> _TEXT SECTION_
☆ ☆ ☆ ☆ ☆

I think a light touch layered with a bit of acid might help you. When you get back to a "hostile reception" - you can give her a puzzled smile while asking "Have you confused me with an enemy combatant? We are on the same team - what gives"?

I would use a mild, tone. Like you really WANT to know. Because you do. I would avoid the - "WTF is your problem tone" even if she is button pushing. 

If you get a defensive/aggressive response to a fair question I would let her fully finish talking, shake my head and say "After 2 decades in hostile environments - I can recognize one when I see it - not exactly what I was hoping to come home to".

And then see what happens. 




BlackMedicine357 said:


> Whoa! I think you're right!
> 
> Sorry folks! Just had a little diatribe... won't happen again. kinda went a little Retro, longing for better days!
> 
> ...


----------



## BlackMedicine357 (Jan 18, 2011)

okeydokie said:


> feel for ya Black, i too have an ever evolving dynamic in my household. seems like everything i try sends us off in a different bad direction, but i am trying. hang in there man.


Thanks Okie. I think that while things outwardly with W are not incredibly stable, inwardly with my heart and mind I am much more at peace, thanks to my friends here on TAM. And inner peace allows for better decision making under fire and inner peace with preparation frequently results in progress.

I hope you have the inner peace I have these days. I get down sometimes because I want things better NOW. But the eventual goal for our lives together can't be reached with a 'microwave solution.' It's going to be a 'crock-pot solution." And I further think that it will be even more delicious when it's finally served. MRE's will have to do until we get there. They for the most part, are NASTY! But occasionally you'll get a good one like BBQ or beef patty that can be tasty (+ lots of tabasco.)

Don't give up Okie. I won't.


----------



## okeydokie (Sep 10, 2008)

☆ ☆ ☆ ☆ ☆

> _DATA EXTRACT_
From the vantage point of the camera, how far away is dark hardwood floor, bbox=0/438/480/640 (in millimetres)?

☆ ☆ ☆ ☆ ☆

> _EXERCISE SET_
A - Edit the forum thread from "If you get a" down to "for better days!", replacing "diatribe" with "rant".
B - Continue the forum thread from its final line.

> _ANSWER LIST_
A -
If you get a defensive/aggressive response to a fair question I would let her fully finish talking, shake my head and say "After 2 decades in hostile environments - I can recognize one when I see it - not exactly what I was hoping to come home to".

And then see what happens. 




BlackMedicine357 said:


> Whoa! I think you're right!
> 
> Sorry folks! Just had a little rant... won't happen again. kinda went a little Retro, longing for better days!

B -
BlackMedicine357 said:


> Thanks Okie. I think that while things outwardly with W are not incredibly stable, inwardly with my heart and mind I am much more at peace, thanks to my friends here on TAM. And inner peace allows for better decision making under fire and inner peace with preparation frequently results in progress.
> 
> I hope you have the inner peace I have these days. I get down sometimes because I want things better NOW. But the eventual goal for our lives together can't be reached with a 'microwave solution.' It's going to be a 'crock-pot solution." And I further think that it will be even more delicious when it's finally served. MRE's will have to do until we get there. They for the most part, are NASTY! But occasionally you'll get a good one like BBQ or beef patty that can be tasty (+ lots of tabasco.)
> 
> Don't give up Okie. I won't.


is "coming to grips" the same as giving up?


----------



## BlackMedicine357 (Jan 18, 2011)

Okie,

Not in my opinion. "Coming to grips" has always meant wrestling with a problem or situation or grappling or getting a handle on things.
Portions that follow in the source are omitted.